LIVRO: “No Jardim do Ogre”,
de Leïla Slimani
Título original | “Dans le jardin de l’ogre” (Éditions Gallimard, 2014)
Tradução | Tânia Ganho
Ed. Alfaguara, Maio de 2018 (3ª republicação, Junho de 2023)
“Adèle está arrependida de ter sido imprudente. Nunca deveria ter dançado, ter-se mostrado tão acessível. Não se deveria ter sentado nos joelhos de Laurent e contado, com uma voz trémula e completamente embriagada, uma soturna recordação de infância. Viram-na atacar o rapaz atrás do bar. Viram e não a julgam. É bem pior do que isso. A partir de agora, vão pensar que é possível uma cumplicidade, que a familiaridade é admissível. Vão querer rir-se com ela. Os homens vão pensar que é malandra, leviana, fácil. As mulheres vão rotulá-la de predadora, as mais indulgentes dirão que é frágil. Todos estarão enganados.”
Porque corre Adèle? Porque razão vai de Pigalle aos Campos Elísios, do Museu de Orsay a Bercy, trinta e dois quilómetros em quatro dias, nas margens desertas do rio pela manhã, à noite no Boulevard Rochechouart e na Praça de Clichy? Porque razão, durante uma semana, se impede de beber álcool e faz questão de se deitar mais cedo? Uma semana em que foi capaz de resistir, de não fraquejar. Agora, porém, acordada a meio da noite, vê que os seus fantasmas voltaram e sente-se incapaz de obedecer à sua própria vontade, de se controlar. Os mesmos fantasmas que a obrigam a levantar-se, a beber um café muito forte na casa adormecida, a fumar um cigarro e a entrar no duche com a “vontade de se arranhar, de rasgar o corpo em dois”. Não acorda ninguém. Veste-se no escuro e não se despede. Sai para a manhã que apenas se insinua com um só objectivo. No Metro folheia o jornal sem conseguir concentrar-se. Sente o coração a martelar-lhe no peito, sente que lhe falta o ar. Sabe que o dique rebentou, que “já está tudo lixado”. Sai do Metro e desata a correr. Porque corre Adèle?
Com a perícia de um taxidermista e a precisão de um cirurgião plástico, Leïla Slimani constrói, ao longo de um pouco menos de duzentas páginas, o retrato de uma mulher tomada pela solidão, a angústia e a culpa. Sentimentos que arrasta consigo sem comoção ou arrependimento, como uma ferida impossível de sarar. Adèle é uma mulher que sofre e isso o leitor percebe logo no segundo parágrafo. Pouco a pouco irá dar conta, pelo olhar de outras personagens, que “tem uns olhos bonitos e um certo ar misterioso”, que é casada com um gastroenterologista “que ganha bem”, que tem um filho com quase três anos. Tomará nota da idade, 35 anos, “cortou os cabelos curtos, (…) as suas feições endureceram, mas o seu olhar deslavado ganhou em pujança”. Mais tarde saberá que tem olhos verdes e, mais tarde ainda, que o pai tem igualmente olhos verdes. Tudo isto é revelado a conta-gotas, a narrativa a rejeitar quaisquer tentações voyeuristas, o objecto do livro centrado na mente desta mulher, no que a domina, no que é nervo e instinto, no que a faz olhar para si e sentir-se desprezível.

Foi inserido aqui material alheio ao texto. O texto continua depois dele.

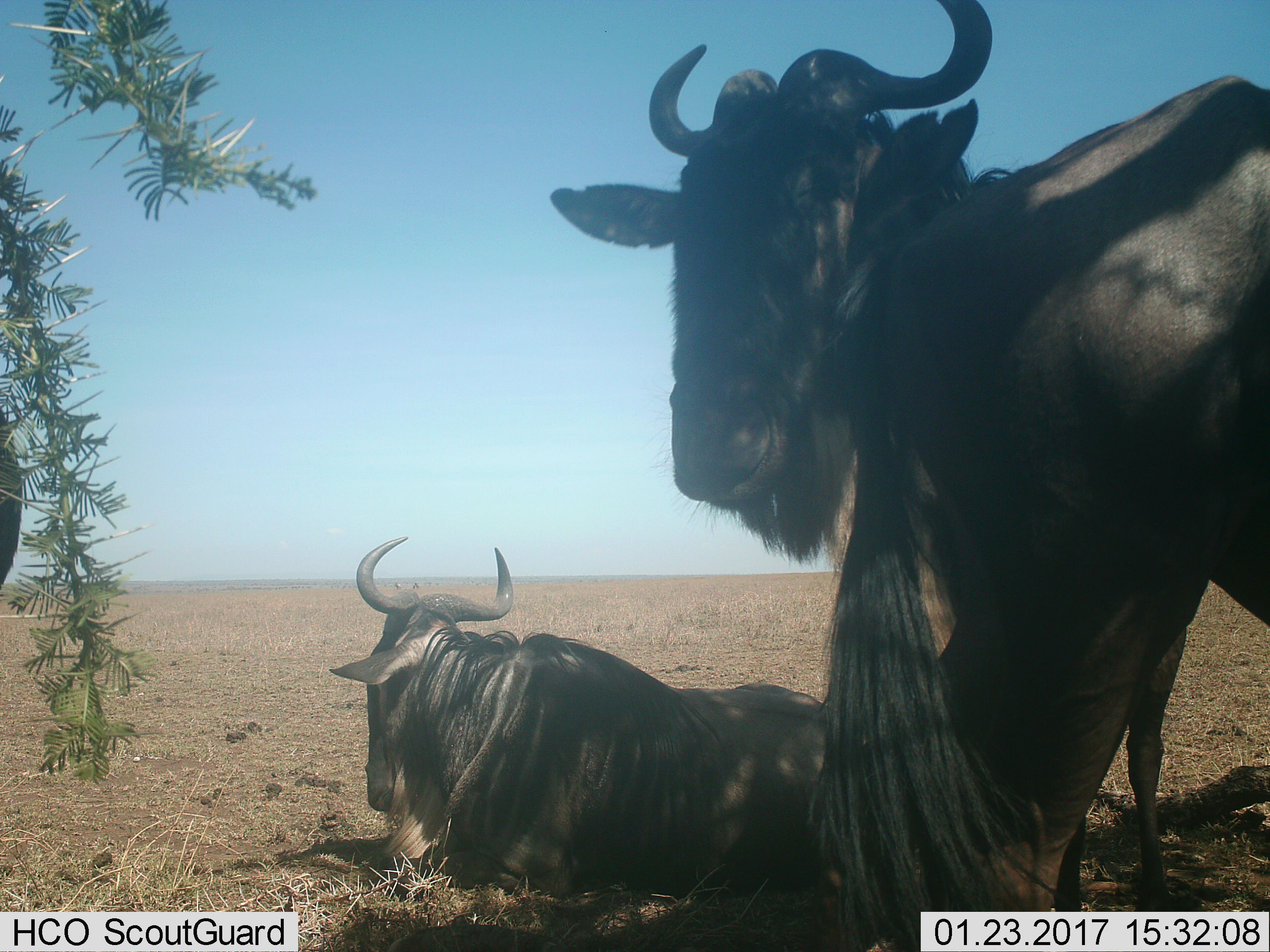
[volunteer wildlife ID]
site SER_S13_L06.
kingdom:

Romance de estreia da escritora e activista marroquina Leïla Slimani, “No Jardim do Ogre” é um livro que impressiona vivamente. Em chamada de capa, o The New Yorker refere que a autora “é extraordinária a escrever sobre o corpo das mulheres”, mas penso que a afirmação lavra em dois erros. Desde logo, porque não é o corpo que está em causa neste livro, antes o que se faz do corpo, mero objecto, mudo e submisso. E, depois, porque, apesar de Sophie, Odile ou Lauren, só há Adèle nesta história profundamente triste, o seu desejo insaciável, a pulsão impossível de conter, a aflição por não lhe conseguir pôr fim. Os homens são os únicos pontos de referência da sua existência, princípio e fim daquilo que a faz correr (para responder à pergunta enunciada no início desta recensão). Todo o livro é precioso, mas há imagens que são verdadeiramente avassaladoras, sobretudo aquelas que se passam no seio conjugal. E digo “imagens” porque lemos o livro como quem vê um filme, a luz fora de campo, o centro da acção na penumbra, feito desespero, ausência, agonia. Comovente, perturbador, é um livro que entra em nós com a força de uma gazua e promete não se ir embora tão cedo.